▶ [OBJETIVOS]:
1 – Indica si cada afirmación concuerda con el fragmento sobre la justicia. Responde sí o no y cita las palabras del fragmento que lo deciden: (a) El sistema judicial debe actuar como contrapoder frente al poder legislativo y al ejecutivo. (b) La labor de los jueces debe estar limitada por el poder ejecutivo. (c) La libertad es el principio general que sustenta un buen sistema político y un buen gobierno.
2 – Enumera todos los poderes del Estado que se nombran en el fragmento sobre la justicia.
3 – Reproduce la parte del fragmento sobre la justicia que empieza con las palabras que contienen "Mas si la voluntad" y termina con "incumplen la ley.".

En los artículos precedentes he querido transmitir la idea de que cuando un régimen político no se rige por ciertas normas y principios morales muy concretos, las consecuencias son funestas para la sociedad sobre la que actúa, duraderas y muy difíciles de revertir.
Asimismo he procurado señalar qué comportamientos de los gobernantes y qué actos de gobierno son netamente inmorales, indicando al tiempo el modo de corregirlos.
Si hubiera que reducir a uno solo los principios generales que sustentan un buen sistema político y un buen gobierno, me atrevería a decir que es la justicia.
La ambición y el ejercicio del poder deben estar regulados por el afán de justicia, es decir, por la voluntad de actuar rectamente y con acierto. Los hombres que alcanzan cualquier cargo público han de poseer la altura moral y la generosidad precisas para actuar en favor de todos los ciudadanos y no en virtud de intereses particulares. Podríamos decir que la justicia es la bondad de los gobernantes.
Mas si la voluntad de ser justos es una virtud deseable en todos los gobernantes, en el caso de los jueces y magistrados, la pretensión de justicia adquiere un papel preponderante, difícil de exagerar.
Por un lado, el sistema judicial debe actuar como contrapoder frente a los dos poderes políticos del Estado, el legislativo y el ejecutivo, poniendo coto a sus injusticias y crímenes. Esto lo hace de dos maneras principales. De una parte, corresponde a la judicatura enjuiciar la constitucionalidad de las leyes, función básica que garantiza la legitimidad de todo el edificio político. De otra, le corresponde encausar a representantes y gobernantes que incumplen la ley.
El presupuesto para que la judicatura sea verdadero Poder Judicial y pueda desempeñar efectivamente sus decisivas funciones, es la independencia de la acción los poderes políticos.
Para evitar que estos poderes se inmiscuyan, de modo permanente e ilegítimo, en los asuntos que son de la exclusiva competencia de jueces y magistrados, la Constitución del Estado debería poner a estos al abrigo de cualquier injerencia política. La labor de los jueces y su jurisdicción solo debe estar limitada por la propia ley.

▶ [EXTRACTO DE DATOS]:

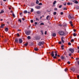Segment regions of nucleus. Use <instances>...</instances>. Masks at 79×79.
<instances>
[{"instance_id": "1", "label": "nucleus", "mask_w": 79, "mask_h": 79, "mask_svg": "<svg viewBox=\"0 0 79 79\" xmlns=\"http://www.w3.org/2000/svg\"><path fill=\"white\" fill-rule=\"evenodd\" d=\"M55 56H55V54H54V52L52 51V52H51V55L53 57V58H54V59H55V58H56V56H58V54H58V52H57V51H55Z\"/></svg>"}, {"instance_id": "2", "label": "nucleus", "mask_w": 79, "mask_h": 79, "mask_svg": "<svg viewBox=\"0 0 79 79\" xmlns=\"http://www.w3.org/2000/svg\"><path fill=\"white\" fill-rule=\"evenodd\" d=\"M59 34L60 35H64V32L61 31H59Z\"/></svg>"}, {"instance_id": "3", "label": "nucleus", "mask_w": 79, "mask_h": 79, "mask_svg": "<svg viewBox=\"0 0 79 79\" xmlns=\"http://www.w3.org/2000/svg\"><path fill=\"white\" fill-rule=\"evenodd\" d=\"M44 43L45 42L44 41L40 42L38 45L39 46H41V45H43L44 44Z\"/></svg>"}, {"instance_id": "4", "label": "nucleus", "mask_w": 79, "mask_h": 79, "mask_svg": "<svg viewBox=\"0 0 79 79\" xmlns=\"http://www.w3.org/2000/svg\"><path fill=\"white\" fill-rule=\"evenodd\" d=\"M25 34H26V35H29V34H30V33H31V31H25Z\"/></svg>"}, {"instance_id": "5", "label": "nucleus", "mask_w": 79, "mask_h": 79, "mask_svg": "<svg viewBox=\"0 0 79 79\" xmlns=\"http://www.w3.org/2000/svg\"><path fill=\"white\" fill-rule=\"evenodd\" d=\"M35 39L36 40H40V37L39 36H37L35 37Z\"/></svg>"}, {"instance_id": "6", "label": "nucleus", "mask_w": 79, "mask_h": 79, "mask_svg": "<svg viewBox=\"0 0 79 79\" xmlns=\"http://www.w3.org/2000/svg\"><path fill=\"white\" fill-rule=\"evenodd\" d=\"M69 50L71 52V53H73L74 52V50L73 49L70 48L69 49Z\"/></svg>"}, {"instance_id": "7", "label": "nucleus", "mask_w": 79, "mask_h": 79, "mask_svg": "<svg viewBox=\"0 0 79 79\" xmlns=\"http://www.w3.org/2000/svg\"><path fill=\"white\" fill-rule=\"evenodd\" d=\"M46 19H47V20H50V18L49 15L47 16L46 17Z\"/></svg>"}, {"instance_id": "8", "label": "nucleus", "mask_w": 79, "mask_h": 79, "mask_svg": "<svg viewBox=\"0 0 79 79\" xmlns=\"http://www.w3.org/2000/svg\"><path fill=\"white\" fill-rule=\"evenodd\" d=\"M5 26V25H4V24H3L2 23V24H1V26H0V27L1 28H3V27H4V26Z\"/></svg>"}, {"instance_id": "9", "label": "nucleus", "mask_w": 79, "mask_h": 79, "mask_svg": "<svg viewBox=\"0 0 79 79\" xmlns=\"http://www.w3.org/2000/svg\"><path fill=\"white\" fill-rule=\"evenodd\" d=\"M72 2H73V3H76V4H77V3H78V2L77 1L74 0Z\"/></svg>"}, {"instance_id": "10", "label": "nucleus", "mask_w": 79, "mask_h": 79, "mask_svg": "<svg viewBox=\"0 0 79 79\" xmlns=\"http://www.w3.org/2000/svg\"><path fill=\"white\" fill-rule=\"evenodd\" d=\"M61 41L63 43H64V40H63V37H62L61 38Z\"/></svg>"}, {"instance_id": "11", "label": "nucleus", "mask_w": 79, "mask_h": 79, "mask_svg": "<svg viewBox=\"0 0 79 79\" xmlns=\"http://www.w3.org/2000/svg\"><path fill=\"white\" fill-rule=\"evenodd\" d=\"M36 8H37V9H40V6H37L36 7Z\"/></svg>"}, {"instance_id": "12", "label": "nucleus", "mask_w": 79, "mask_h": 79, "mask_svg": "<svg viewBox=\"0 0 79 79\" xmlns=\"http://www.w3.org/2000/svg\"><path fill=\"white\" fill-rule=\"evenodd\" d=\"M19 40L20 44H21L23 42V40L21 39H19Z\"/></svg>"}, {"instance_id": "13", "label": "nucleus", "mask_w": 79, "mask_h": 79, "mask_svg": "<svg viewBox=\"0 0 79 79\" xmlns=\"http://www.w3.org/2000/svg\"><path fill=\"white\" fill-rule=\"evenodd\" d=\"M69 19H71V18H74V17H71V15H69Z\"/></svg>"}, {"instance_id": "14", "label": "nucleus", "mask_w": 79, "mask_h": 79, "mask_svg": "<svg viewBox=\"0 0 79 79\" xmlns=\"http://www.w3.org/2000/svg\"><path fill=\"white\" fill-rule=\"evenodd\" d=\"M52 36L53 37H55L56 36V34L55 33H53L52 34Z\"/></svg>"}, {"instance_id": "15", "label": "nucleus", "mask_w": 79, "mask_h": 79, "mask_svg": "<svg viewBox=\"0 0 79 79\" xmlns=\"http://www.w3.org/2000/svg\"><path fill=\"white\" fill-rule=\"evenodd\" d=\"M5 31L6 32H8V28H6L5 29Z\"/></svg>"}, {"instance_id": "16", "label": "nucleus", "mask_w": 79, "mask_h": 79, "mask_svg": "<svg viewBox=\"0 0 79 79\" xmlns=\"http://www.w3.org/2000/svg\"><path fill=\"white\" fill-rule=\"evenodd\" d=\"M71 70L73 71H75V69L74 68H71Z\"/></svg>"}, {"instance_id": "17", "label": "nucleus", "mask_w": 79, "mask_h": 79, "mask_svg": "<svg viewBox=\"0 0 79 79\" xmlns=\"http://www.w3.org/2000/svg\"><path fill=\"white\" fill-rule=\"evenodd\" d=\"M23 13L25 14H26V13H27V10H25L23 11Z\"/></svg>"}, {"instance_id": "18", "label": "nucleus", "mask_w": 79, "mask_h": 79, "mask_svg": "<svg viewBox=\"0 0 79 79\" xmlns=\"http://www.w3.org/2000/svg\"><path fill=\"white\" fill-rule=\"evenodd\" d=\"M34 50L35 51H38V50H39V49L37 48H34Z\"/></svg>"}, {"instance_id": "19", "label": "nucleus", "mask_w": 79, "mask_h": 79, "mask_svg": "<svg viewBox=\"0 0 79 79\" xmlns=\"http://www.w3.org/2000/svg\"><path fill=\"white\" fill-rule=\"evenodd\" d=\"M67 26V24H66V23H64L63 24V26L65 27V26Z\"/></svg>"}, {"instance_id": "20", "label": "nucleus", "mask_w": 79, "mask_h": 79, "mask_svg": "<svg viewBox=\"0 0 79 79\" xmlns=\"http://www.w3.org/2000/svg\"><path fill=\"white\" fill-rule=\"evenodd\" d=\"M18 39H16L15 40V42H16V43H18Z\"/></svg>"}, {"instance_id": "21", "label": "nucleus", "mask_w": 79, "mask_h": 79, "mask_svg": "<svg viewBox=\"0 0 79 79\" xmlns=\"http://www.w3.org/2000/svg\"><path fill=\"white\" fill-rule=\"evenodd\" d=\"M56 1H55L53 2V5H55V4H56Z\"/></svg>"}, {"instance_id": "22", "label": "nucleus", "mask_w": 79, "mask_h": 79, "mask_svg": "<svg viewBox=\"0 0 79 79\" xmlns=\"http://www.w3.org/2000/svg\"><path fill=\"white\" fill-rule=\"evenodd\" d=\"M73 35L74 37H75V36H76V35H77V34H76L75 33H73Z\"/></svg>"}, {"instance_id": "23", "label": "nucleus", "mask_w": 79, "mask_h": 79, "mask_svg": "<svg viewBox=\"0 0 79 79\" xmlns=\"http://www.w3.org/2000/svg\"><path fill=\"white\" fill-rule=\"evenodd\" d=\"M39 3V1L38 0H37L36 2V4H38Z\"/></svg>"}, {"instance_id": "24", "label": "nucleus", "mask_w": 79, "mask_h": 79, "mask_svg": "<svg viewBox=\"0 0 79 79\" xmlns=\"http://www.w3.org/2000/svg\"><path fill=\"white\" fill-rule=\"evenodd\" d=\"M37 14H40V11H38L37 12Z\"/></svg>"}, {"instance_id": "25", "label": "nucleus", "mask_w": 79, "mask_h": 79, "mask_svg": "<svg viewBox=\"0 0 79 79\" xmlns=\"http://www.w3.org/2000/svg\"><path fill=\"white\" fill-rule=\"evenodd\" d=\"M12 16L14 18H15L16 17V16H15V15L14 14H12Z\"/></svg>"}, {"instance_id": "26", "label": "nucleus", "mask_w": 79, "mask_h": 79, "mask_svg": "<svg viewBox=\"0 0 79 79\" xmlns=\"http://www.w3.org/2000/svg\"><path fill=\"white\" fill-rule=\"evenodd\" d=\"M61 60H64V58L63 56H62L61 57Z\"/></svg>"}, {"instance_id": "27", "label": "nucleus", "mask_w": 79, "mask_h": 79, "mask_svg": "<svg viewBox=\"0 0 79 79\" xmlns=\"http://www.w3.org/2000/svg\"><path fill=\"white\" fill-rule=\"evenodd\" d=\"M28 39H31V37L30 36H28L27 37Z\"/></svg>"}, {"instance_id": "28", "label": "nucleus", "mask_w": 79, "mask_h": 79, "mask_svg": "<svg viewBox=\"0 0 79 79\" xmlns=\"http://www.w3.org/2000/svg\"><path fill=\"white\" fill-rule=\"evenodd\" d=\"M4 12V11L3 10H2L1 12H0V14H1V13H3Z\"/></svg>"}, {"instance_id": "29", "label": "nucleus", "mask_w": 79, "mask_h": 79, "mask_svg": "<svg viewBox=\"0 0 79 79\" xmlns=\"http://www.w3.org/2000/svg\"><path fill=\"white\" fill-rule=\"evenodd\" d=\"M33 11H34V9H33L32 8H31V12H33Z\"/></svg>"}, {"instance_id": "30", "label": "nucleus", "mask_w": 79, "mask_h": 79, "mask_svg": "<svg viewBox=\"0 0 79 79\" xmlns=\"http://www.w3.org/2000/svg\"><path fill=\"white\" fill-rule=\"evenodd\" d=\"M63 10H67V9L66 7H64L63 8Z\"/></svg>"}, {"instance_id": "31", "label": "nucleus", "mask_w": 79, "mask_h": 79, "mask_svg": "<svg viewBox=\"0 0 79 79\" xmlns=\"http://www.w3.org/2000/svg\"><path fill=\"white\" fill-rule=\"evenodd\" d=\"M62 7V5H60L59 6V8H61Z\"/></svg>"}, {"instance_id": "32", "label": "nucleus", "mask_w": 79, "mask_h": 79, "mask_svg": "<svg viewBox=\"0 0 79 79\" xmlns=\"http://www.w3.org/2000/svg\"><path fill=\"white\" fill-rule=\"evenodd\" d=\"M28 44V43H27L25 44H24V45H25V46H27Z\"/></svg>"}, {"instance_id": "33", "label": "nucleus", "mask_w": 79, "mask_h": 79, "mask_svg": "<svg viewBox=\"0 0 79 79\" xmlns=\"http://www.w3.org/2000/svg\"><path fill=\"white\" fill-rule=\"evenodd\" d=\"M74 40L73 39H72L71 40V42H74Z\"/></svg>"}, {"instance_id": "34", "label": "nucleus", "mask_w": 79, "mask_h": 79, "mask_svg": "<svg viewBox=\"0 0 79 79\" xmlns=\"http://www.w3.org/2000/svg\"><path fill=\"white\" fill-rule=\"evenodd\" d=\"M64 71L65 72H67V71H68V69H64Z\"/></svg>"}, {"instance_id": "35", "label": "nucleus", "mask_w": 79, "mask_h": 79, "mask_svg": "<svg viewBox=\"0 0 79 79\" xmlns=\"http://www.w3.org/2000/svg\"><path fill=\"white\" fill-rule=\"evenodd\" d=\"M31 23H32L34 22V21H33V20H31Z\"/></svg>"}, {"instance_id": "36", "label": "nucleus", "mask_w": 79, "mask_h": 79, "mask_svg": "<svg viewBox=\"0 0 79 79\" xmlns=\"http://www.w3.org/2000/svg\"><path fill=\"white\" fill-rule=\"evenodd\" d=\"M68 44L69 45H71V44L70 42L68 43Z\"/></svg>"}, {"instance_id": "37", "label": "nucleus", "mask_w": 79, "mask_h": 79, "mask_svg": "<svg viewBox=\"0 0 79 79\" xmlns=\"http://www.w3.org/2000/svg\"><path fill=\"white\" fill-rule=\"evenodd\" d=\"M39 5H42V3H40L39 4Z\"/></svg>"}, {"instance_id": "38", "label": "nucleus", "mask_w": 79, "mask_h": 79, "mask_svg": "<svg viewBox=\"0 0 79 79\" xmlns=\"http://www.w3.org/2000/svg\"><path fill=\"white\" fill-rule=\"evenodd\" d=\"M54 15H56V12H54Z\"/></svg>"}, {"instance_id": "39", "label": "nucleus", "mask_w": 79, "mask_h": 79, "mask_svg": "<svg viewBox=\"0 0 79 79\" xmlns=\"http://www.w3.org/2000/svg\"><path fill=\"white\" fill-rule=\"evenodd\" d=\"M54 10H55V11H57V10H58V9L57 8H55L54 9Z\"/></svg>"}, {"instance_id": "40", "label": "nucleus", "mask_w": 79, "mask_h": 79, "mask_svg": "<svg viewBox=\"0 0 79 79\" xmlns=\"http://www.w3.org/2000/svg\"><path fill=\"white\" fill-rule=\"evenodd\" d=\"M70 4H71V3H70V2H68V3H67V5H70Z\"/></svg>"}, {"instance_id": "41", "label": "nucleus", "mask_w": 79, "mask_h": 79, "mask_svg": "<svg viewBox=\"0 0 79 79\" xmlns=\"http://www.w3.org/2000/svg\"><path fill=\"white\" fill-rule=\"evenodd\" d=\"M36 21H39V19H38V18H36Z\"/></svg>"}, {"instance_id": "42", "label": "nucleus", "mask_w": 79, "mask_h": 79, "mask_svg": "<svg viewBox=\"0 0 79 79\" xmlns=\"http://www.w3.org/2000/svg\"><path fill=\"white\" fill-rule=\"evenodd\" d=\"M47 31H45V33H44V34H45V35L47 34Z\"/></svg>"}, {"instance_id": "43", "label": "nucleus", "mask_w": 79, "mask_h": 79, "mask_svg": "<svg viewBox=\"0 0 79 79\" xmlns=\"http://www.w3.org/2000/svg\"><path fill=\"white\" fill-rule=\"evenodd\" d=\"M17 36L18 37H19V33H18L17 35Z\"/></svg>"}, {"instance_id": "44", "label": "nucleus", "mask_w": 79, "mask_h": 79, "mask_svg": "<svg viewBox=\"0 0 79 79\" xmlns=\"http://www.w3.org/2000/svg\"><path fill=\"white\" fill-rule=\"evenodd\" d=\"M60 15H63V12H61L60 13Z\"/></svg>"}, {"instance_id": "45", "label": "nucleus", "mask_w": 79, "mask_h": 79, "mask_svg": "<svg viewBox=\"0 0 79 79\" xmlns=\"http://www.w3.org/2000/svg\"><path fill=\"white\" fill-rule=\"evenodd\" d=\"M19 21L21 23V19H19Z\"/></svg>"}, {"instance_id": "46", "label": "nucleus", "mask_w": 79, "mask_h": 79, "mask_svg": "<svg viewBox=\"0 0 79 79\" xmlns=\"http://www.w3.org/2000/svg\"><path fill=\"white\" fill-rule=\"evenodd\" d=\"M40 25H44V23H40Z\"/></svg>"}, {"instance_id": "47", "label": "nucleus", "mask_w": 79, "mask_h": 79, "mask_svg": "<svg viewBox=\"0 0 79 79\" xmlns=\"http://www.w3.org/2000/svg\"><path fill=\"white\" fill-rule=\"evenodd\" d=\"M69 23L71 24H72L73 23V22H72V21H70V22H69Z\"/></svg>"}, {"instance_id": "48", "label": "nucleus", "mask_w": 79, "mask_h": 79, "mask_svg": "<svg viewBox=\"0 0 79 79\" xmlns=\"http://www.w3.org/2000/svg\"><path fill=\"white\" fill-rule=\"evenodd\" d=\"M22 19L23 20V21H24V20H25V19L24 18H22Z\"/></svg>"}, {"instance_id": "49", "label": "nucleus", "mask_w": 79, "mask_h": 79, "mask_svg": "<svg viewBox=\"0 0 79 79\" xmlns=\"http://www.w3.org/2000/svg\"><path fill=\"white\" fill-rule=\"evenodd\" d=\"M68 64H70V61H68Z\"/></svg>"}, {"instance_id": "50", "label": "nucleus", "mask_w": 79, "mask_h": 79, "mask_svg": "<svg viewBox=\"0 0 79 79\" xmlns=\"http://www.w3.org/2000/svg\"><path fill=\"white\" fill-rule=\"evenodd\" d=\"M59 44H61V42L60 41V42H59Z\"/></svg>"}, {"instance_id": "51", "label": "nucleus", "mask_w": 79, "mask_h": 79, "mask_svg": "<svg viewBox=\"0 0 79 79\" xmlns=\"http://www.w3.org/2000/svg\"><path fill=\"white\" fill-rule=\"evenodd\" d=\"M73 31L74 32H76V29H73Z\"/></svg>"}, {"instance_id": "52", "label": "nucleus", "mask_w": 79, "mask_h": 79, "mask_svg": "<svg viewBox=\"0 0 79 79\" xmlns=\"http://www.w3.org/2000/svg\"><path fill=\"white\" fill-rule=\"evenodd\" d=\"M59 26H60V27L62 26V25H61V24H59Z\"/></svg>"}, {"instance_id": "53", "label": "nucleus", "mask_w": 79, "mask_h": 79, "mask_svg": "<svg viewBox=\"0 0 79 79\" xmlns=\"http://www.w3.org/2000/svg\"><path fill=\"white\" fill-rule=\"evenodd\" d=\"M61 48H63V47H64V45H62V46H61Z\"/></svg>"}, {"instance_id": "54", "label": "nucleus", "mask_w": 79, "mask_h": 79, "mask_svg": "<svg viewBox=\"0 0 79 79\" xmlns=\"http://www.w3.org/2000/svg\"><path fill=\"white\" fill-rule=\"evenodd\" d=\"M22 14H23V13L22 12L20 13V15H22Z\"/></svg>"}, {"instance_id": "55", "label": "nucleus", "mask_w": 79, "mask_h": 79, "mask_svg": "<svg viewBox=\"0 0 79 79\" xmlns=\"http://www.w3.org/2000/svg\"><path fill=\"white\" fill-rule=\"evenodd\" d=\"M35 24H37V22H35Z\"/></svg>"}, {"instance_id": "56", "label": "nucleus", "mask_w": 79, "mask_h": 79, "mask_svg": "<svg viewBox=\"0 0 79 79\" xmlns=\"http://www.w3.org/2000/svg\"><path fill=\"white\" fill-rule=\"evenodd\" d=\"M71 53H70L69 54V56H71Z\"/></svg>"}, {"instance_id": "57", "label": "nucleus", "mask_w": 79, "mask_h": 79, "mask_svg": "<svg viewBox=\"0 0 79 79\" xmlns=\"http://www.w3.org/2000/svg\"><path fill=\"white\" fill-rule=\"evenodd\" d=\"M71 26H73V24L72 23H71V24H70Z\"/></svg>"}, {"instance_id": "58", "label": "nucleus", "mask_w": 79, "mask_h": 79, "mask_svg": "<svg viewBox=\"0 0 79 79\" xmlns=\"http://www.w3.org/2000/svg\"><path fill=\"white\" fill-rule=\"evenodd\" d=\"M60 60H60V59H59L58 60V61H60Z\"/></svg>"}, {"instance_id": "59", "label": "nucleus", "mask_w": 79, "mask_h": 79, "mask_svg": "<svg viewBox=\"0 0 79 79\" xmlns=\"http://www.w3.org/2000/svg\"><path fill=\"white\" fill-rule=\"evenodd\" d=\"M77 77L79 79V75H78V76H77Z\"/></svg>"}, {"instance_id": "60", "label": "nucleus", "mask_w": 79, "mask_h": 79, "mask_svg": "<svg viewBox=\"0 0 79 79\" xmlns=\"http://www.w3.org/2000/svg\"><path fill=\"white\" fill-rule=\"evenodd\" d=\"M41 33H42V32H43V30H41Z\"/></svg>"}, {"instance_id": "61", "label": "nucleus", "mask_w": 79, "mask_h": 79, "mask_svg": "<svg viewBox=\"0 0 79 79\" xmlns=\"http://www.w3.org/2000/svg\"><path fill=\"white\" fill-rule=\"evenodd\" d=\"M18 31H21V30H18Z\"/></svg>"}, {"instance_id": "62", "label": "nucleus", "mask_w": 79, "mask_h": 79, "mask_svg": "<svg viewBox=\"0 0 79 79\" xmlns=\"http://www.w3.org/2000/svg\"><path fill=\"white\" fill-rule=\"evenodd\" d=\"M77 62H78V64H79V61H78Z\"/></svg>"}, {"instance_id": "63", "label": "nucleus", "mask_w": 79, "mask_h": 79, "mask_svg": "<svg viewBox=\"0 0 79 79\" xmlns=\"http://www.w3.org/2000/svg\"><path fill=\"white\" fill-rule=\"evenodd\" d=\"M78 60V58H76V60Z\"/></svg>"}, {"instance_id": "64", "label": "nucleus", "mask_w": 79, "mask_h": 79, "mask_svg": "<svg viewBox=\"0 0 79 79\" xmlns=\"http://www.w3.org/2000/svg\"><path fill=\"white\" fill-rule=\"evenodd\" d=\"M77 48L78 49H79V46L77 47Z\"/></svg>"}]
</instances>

▶ [SOLUCIONES DEL EJERCICIO]:
1 –
(a) Sí: "el sistema judicial debe actuar como contrapoder frente a los dos poderes políticos del Estado, el legislativo y el ejecutivo"
(b) No: "La labor de los jueces y su jurisdicción solo debe estar limitada por la propia ley."
(c) No: "Si hubiera que reducir a uno solo los principios generales que sustentan un buen sistema político y un buen gobierno, me atrevería a decir que es la justicia."

2 – El legislativo, el ejecutivo y el Poder Judicial.

3 –
Mas si la voluntad de ser justos es una virtud deseable en todos los gobernantes, en el caso de los jueces y magistrados, la pretensión de justicia adquiere un papel preponderante, difícil de exagerar.
Por un lado, el sistema judicial debe actuar como contrapoder frente a los dos poderes políticos del Estado, el legislativo y el ejecutivo, poniendo coto a sus injusticias y crímenes. Esto lo hace de dos maneras principales. De una parte, corresponde a la judicatura enjuiciar la constitucionalidad de las leyes, función básica que garantiza la legitimidad de todo el edificio político. De otra, le corresponde encausar a representantes y gobernantes que incumplen la ley.